A block of data
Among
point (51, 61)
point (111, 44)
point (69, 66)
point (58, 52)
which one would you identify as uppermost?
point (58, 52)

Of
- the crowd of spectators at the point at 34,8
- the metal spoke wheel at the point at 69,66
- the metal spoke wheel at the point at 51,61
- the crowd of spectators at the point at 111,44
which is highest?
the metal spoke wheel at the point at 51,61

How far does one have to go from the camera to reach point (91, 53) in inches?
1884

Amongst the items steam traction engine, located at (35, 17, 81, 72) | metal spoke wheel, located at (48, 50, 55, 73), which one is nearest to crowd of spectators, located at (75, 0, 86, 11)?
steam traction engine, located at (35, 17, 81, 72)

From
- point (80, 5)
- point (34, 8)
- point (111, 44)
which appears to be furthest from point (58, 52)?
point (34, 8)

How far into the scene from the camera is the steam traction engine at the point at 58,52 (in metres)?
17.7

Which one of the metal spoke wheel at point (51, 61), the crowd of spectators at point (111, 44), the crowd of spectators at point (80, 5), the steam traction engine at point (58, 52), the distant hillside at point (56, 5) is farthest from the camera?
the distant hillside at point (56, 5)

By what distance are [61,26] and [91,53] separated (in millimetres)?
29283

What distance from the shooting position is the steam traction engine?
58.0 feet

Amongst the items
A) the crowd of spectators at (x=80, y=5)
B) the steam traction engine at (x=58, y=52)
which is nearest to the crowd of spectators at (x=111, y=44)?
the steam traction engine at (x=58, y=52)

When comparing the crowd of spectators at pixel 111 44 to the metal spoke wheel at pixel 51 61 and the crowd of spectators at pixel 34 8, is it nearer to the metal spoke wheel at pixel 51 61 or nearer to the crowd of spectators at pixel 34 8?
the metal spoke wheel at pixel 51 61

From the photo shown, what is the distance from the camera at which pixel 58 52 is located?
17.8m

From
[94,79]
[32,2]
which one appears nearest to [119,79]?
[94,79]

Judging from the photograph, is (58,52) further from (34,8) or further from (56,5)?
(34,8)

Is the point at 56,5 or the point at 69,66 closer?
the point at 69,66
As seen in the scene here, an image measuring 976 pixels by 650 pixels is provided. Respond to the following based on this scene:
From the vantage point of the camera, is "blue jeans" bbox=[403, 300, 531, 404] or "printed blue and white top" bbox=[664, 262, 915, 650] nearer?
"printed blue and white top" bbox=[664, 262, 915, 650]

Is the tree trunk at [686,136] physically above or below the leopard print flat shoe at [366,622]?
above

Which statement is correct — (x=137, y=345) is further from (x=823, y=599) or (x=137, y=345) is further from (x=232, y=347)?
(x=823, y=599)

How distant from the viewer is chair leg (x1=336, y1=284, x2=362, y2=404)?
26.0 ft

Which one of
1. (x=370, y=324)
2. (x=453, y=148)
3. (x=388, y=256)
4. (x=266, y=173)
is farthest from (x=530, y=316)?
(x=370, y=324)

- [DIRECTIVE]
Extract all the entries word for word.

- [SOLUTION FOR THIS EXERCISE]
Among
point (51, 61)
point (111, 44)
point (69, 66)
point (58, 52)
which one would you identify as uppermost?
point (58, 52)

Of
- the crowd of spectators at the point at 34,8
- the metal spoke wheel at the point at 69,66
- the metal spoke wheel at the point at 51,61
- the crowd of spectators at the point at 111,44
which is highest?
the metal spoke wheel at the point at 51,61

How far does one have to go from the camera to reach point (91, 53) in inches?
1884

Amongst the items steam traction engine, located at (35, 17, 81, 72) | metal spoke wheel, located at (48, 50, 55, 73), which one is nearest to crowd of spectators, located at (75, 0, 86, 11)?
steam traction engine, located at (35, 17, 81, 72)

From
- point (80, 5)
- point (34, 8)
- point (111, 44)
which appears to be furthest from point (58, 52)?
point (34, 8)

How far into the scene from the camera is the steam traction engine at the point at 58,52 (in metres)?
17.7

Which one of the metal spoke wheel at point (51, 61), the crowd of spectators at point (111, 44), the crowd of spectators at point (80, 5), the steam traction engine at point (58, 52), the distant hillside at point (56, 5) is farthest from the camera?
the distant hillside at point (56, 5)

By what distance are [61,26] and [91,53] separated (in millimetres)?
29283

What distance from the shooting position is the steam traction engine?
58.0 feet

Amongst the items
A) the crowd of spectators at (x=80, y=5)
B) the steam traction engine at (x=58, y=52)
which is nearest to the crowd of spectators at (x=111, y=44)?
the steam traction engine at (x=58, y=52)

When comparing the crowd of spectators at pixel 111 44 to the metal spoke wheel at pixel 51 61 and the crowd of spectators at pixel 34 8, is it nearer to the metal spoke wheel at pixel 51 61 or nearer to the crowd of spectators at pixel 34 8?
the metal spoke wheel at pixel 51 61

From the photo shown, what is the distance from the camera at which pixel 58 52 is located?
17.8m

From
[94,79]
[32,2]
which one appears nearest to [119,79]?
[94,79]

Judging from the photograph, is (58,52) further from (34,8) or further from (56,5)?
(34,8)

Is the point at 56,5 or the point at 69,66 closer?
the point at 69,66
As seen in the scene here, an image measuring 976 pixels by 650 pixels is provided. Respond to the following based on this scene:
From the vantage point of the camera, is "blue jeans" bbox=[403, 300, 531, 404] or "printed blue and white top" bbox=[664, 262, 915, 650] nearer?
"printed blue and white top" bbox=[664, 262, 915, 650]

Is the tree trunk at [686,136] physically above or below the leopard print flat shoe at [366,622]?
above

Which statement is correct — (x=137, y=345) is further from (x=823, y=599) or (x=137, y=345) is further from (x=232, y=347)?
(x=823, y=599)

How distant from the viewer is chair leg (x1=336, y1=284, x2=362, y2=404)?
26.0 ft

Which one of
1. (x=370, y=324)
2. (x=453, y=148)
3. (x=388, y=256)
4. (x=266, y=173)
is farthest from (x=530, y=316)?
(x=370, y=324)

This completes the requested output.